TASK PROMPT:
Find every line below that contains the string "boat", treating uppercase and lowercase as different, and copy each of those lines in full.

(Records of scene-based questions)
####

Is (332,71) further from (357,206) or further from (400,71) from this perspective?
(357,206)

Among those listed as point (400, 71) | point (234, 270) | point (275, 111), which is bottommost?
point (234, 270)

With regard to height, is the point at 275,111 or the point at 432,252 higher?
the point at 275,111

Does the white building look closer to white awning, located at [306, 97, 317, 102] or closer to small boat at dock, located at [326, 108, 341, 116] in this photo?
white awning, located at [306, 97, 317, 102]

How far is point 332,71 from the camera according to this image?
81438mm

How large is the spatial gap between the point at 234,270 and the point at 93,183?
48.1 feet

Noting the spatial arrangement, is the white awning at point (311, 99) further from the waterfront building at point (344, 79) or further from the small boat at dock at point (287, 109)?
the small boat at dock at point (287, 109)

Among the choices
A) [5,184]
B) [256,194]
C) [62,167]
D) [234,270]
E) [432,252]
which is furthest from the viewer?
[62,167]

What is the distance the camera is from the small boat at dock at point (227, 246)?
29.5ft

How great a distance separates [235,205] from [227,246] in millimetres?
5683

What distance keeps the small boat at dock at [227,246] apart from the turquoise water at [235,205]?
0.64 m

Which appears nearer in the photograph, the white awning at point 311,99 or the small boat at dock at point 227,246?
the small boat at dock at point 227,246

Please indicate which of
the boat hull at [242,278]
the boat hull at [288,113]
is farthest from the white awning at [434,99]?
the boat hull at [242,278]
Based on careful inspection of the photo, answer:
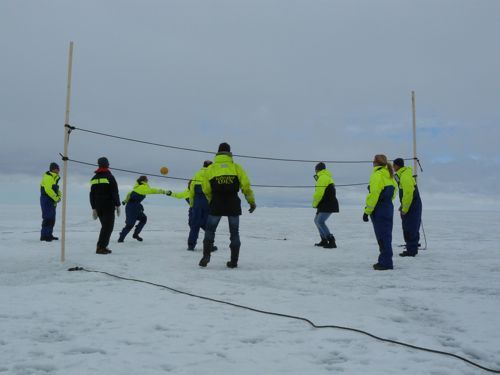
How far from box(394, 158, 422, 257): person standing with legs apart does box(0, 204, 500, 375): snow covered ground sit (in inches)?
49.0

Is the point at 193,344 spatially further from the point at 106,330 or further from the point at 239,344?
the point at 106,330

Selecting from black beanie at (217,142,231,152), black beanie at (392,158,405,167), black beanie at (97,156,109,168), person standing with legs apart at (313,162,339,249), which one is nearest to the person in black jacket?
black beanie at (97,156,109,168)

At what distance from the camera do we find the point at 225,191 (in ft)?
22.5

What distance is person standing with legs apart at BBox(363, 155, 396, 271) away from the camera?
22.4 ft

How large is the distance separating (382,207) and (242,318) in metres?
3.93

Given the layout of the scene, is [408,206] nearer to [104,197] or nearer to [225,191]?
[225,191]

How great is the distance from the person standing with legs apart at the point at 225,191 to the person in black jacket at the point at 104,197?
2594 mm

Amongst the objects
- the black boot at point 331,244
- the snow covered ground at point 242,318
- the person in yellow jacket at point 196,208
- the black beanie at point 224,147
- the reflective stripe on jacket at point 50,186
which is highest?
the black beanie at point 224,147

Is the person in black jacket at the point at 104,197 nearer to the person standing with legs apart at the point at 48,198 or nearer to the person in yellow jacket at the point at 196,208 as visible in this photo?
the person in yellow jacket at the point at 196,208

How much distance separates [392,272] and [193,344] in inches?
174

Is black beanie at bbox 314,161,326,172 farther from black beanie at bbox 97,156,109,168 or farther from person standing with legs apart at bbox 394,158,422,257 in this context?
black beanie at bbox 97,156,109,168

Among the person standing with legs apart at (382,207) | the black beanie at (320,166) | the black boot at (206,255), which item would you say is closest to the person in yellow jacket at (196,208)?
the black boot at (206,255)

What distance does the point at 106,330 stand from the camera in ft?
11.5

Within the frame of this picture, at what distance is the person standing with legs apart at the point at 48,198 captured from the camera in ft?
35.4
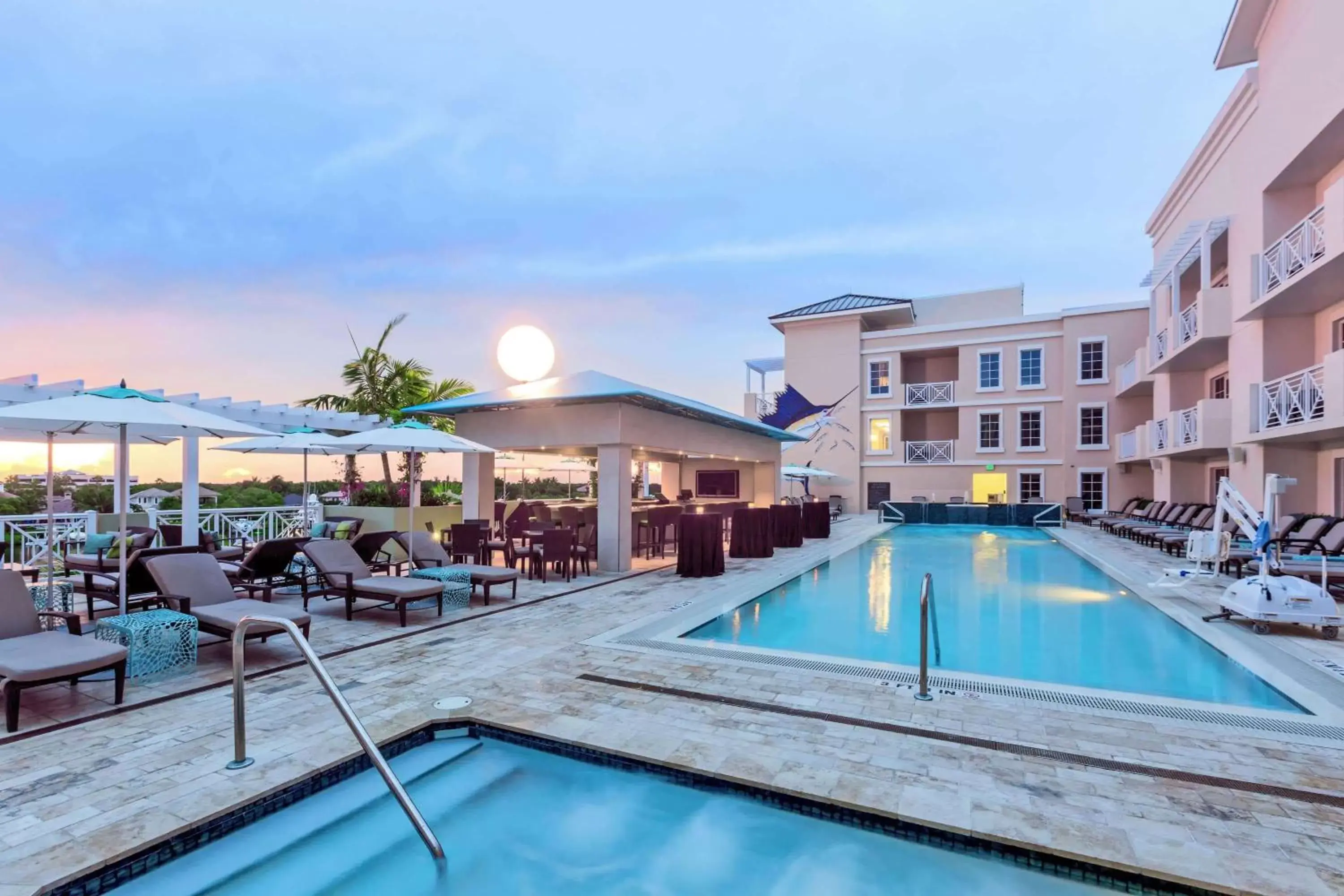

####

WRITTEN REPLY:
Does the white building look closer to white awning, located at [306, 97, 317, 102] or closer to small boat at dock, located at [326, 108, 341, 116] in this photo?
Noting the spatial arrangement, is the white awning at point (311, 99) further from the waterfront building at point (344, 79) or further from the small boat at dock at point (287, 109)?
the small boat at dock at point (287, 109)
What is the distance the camera is from the small boat at dock at point (227, 246)?
What distance keeps the small boat at dock at [227,246] apart from the turquoise water at [235,205]?
Which appears nearer in the photograph, the white awning at point 311,99 or the small boat at dock at point 227,246?
the small boat at dock at point 227,246
the boat hull at [242,278]
the boat hull at [288,113]
the boat hull at [242,278]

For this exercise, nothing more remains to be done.